• [EXTRAIT À LIRE]:
Après l’affaire Skripal, l’affaire Dodon marque-t-elle un nouvel échec des services spéciaux russes?

Après le dévoilement de l’implication directe de la Direction générale des renseignements (GRU) de l’État-Major des Forces armées de Russie dans la tentative d’assassinat de Serguei Skripal(1), la Russie semble avoir subi un nouvel échec. Cette fois-ci en Moldavie, après que le Président Igor Dodon a reconnu avoir bénéficié de financements de Moscou.


Capture d’écran de l’enregistrement secret de la rencontre entre I. Dodon et V. Plahotniuc, Publika.md, 9 juin 2019Une crise gouvernementale sans précédent a dominé la vie politique en Moldavie du 24 février 2019 avec la tenue d’élections législatives, au 14 juin avec le retrait du gouvernement du Parti démocrate.

Le retour au Plan Kozak

Profitant de cette crise politique interne, le vice-Président du gouvernement russe Dmitri Kozak a réitéré auprès de Chisinau sa proposition de fédéralisation de la Moldavie. En 2003, il avait déjà promu une telle idée, connue sous le nom de Mémorandum ou Plan Kozak(2). Tout communiste et pro-russe qu’il était, le pouvoir moldave avait alors refusé ce projet : d’une part, en raison de la pression exercée par l’Occident – et les États-Unis tout spécifiquement ; d’autre part, parce que le Président Vladimir Voronine, à l’image d’un Aliaksandr Loukachenka au Bélarus ou d’un Noursoultan Nazarbaiev au Kazakhstan, tenait à rester maître dans sa maison. L’actuel Président moldave, Igor Dodon, ne semble pas avoir de telles préventions.

• [DONNÉES FOURNIES]:
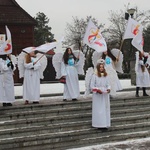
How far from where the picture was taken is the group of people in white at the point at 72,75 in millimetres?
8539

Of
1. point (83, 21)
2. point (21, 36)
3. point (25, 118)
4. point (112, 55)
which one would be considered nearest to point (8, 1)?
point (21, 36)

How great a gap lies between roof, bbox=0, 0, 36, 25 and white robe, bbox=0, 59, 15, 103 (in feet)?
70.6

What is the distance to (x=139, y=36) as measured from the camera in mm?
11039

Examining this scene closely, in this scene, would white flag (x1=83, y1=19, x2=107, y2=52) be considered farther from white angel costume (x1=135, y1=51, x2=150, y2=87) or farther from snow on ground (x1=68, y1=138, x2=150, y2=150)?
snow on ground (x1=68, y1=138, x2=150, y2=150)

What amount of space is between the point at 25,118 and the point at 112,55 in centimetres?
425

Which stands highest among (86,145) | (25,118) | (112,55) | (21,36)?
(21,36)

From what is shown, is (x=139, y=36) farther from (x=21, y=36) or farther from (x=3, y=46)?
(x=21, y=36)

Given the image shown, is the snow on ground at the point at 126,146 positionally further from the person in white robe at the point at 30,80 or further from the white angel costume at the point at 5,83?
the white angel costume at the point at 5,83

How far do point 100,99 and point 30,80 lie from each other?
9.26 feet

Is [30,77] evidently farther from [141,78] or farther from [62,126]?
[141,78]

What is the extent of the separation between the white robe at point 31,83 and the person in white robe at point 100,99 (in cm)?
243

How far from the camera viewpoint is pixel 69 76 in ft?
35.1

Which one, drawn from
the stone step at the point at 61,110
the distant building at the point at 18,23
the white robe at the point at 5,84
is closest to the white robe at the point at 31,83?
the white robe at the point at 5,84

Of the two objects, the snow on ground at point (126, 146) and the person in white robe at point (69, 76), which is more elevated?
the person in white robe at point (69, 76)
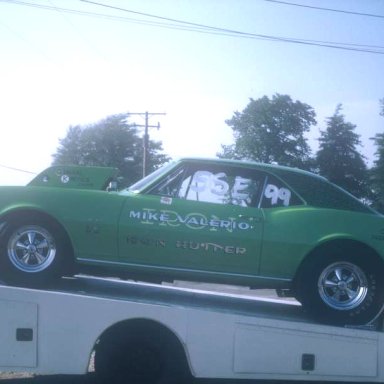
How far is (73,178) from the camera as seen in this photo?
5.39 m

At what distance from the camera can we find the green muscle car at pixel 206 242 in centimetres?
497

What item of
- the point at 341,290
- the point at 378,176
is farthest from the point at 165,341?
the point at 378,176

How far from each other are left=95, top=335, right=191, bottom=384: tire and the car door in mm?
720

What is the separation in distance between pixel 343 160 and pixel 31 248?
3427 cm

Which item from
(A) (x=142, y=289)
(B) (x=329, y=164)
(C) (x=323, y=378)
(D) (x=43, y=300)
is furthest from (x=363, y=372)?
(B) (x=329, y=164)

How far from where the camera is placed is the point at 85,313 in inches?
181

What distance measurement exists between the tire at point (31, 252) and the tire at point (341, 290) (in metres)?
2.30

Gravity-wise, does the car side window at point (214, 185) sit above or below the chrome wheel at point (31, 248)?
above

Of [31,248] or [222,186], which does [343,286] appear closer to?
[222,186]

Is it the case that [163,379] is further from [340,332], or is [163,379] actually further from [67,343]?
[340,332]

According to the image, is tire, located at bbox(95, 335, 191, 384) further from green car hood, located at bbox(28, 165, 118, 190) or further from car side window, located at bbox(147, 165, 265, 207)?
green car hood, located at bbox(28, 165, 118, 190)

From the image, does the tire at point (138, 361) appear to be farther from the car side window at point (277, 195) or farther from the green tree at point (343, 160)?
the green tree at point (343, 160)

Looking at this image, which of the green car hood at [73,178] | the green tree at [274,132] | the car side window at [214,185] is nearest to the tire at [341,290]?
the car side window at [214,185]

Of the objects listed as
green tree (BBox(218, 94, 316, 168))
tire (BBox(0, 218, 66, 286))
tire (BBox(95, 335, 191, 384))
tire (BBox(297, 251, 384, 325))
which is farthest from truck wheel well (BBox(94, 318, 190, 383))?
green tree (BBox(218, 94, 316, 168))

• [CONSIGNES DE TRAVAIL]:
1: Recopiez l’extrait sur la crise moldave depuis « Le retour au » jusqu’à « de telles préventions. » inclus.
2: Résumez en deux phrases l’extrait sur la crise moldave.
Les données ci-dessus forment un matériau distinct de l’extrait.

• [RÉSULTATS OBTENUS]:
1:
Le retour au Plan Kozak

Profitant de cette crise politique interne, le vice-Président du gouvernement russe Dmitri Kozak a réitéré auprès de Chisinau sa proposition de fédéralisation de la Moldavie. En 2003, il avait déjà promu une telle idée, connue sous le nom de Mémorandum ou Plan Kozak(2). Tout communiste et pro-russe qu’il était, le pouvoir moldave avait alors refusé ce projet : d’une part, en raison de la pression exercée par l’Occident – et les États-Unis tout spécifiquement ; d’autre part, parce que le Président Vladimir Voronine, à l’image d’un Aliaksandr Loukachenka au Bélarus ou d’un Noursoultan Nazarbaiev au Kazakhstan, tenait à rester maître dans sa maison. L’actuel Président moldave, Igor Dodon, ne semble pas avoir de telles préventions.

2: Après l’affaire Skripal, la Russie semble avoir subi un nouvel échec en Moldavie, où le Président Igor Dodon a reconnu avoir bénéficié de financements de Moscou. Profitant de la crise politique interne, le vice-Président du gouvernement russe Dmitri Kozak a réitéré sa proposition de fédéralisation de la Moldavie, que le pouvoir moldave avait refusée en 2003, alors qu’Igor Dodon ne semble pas avoir de telles préventions.